1

I have a PHP script using PDO where I check a user's submitted email/password against a database. If the query returns a row, it is supposed to take the user to a success page, or if the credentials are incorrect they are supposed to be taken to a failed login page. However, the user is always taken to the fail page.

$sql = "SELECT email, password FROM user WHERE email= $email AND password = $password";
$stm = $db->prepare($sql);
$stm->execute();

$result = $stm->fetchColumn();

if ($result !== FALSE) {

     header('Location: ./success.html');
}
else {

    header('Location: ./failed.html');

}
miken32
  • 42,008
  • 16
  • 111
  • 154
Jeremy
  • 59
  • 6
  • "I feel like the comparison I'm using in my if to determine which page the user gets sent to is incorrect." Why? Does it work? – miken32 Oct 05 '18 at 03:30
  • It will take me to one page but not the other, regardless of whether the user input's the correct email/password or not. – Jeremy Oct 05 '18 at 18:07
  • Do you feel like sharing which page it takes you to? – miken32 Oct 05 '18 at 18:10
  • 1
    Sorry, the failed paged. – Jeremy Oct 05 '18 at 18:21
  • I may not be understanding the logic of how it works. If I'm not mistaken, the fetchColumn() function returns an array with the row(s) from the query. Therefore, if fetchColumn returns an array, the query execute successfully, and if there's no array then the user entered credentials wrong (assuming everything else is working properly). Then the IF statement checks whether an array was returned or if a value of false (for no array) was returns and makes a decision. – Jeremy Oct 05 '18 at 18:25
  • 1
    Ok first thing you need to do is some error checking. fetchColumn is returning false or something that evaluates to false. If you check the results of prepare and execute before using them, you should be able to see your problem. – miken32 Oct 05 '18 at 18:26
  • Thanks! I did a vardump($result) using correct credentials and it showed false, so at least my IF logic was correct. Now to figure out why it's returning false. – Jeremy Oct 05 '18 at 18:30
  • Realized I didn't bind params with the prepare(). Thanks. – Jeremy Oct 05 '18 at 18:44

1 Answers1

1

Your original problem was simply missing quotes around the variables inserted into the query.
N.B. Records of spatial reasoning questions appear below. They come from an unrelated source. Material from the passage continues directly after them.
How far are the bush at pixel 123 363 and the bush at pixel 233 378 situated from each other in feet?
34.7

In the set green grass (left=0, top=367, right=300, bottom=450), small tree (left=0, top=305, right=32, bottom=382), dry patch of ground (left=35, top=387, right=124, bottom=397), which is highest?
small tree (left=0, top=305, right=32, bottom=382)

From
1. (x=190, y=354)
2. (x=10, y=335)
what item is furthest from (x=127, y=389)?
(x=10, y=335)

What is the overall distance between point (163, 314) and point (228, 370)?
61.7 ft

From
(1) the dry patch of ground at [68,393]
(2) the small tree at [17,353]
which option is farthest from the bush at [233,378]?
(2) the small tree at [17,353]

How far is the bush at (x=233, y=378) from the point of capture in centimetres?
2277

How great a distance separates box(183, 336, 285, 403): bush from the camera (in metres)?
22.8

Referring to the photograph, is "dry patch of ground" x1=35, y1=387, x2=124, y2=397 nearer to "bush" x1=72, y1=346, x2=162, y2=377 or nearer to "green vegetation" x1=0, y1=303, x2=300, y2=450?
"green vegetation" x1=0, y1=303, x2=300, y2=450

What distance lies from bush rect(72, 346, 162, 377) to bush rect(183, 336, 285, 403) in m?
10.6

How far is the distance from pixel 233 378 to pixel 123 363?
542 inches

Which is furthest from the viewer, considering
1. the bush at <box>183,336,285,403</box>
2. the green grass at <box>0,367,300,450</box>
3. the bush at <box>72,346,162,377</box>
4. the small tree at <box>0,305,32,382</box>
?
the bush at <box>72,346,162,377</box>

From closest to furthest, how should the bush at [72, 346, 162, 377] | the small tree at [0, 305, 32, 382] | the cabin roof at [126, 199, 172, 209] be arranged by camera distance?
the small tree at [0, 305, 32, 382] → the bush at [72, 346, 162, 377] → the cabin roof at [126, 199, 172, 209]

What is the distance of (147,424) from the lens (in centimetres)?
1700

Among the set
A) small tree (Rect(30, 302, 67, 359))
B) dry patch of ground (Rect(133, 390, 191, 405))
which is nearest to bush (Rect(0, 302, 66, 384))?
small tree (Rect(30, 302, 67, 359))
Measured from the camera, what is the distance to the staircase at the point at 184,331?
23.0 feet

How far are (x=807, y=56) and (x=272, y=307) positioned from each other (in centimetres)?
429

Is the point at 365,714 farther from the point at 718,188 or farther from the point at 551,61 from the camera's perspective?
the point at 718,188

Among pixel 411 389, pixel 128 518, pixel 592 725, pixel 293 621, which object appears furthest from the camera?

Just fixing that problem would leave you vulnerable to SQL injection attacks. Making proper use of statement preparation and execution will solve that problem. And never, never, store plaintext passwords. When you save them, use password_hash and then use code like this to verify them. 

$password = $_POST["password"];
$email = $_POST["email"];
$sql = "SELECT password FROM user WHERE email= ?";
$stm = $db->prepare($sql);
$stm->execute([$email]);

$result = $stm->fetchColumn();    
if ($result !== FALSE) {
    if (password_verify($password, $result[0])) {
         header("Location: ./success.html);
        exit;
    }
}
header("Location: ./failed.html");

More details on password hashing can be found elsewhere on SO.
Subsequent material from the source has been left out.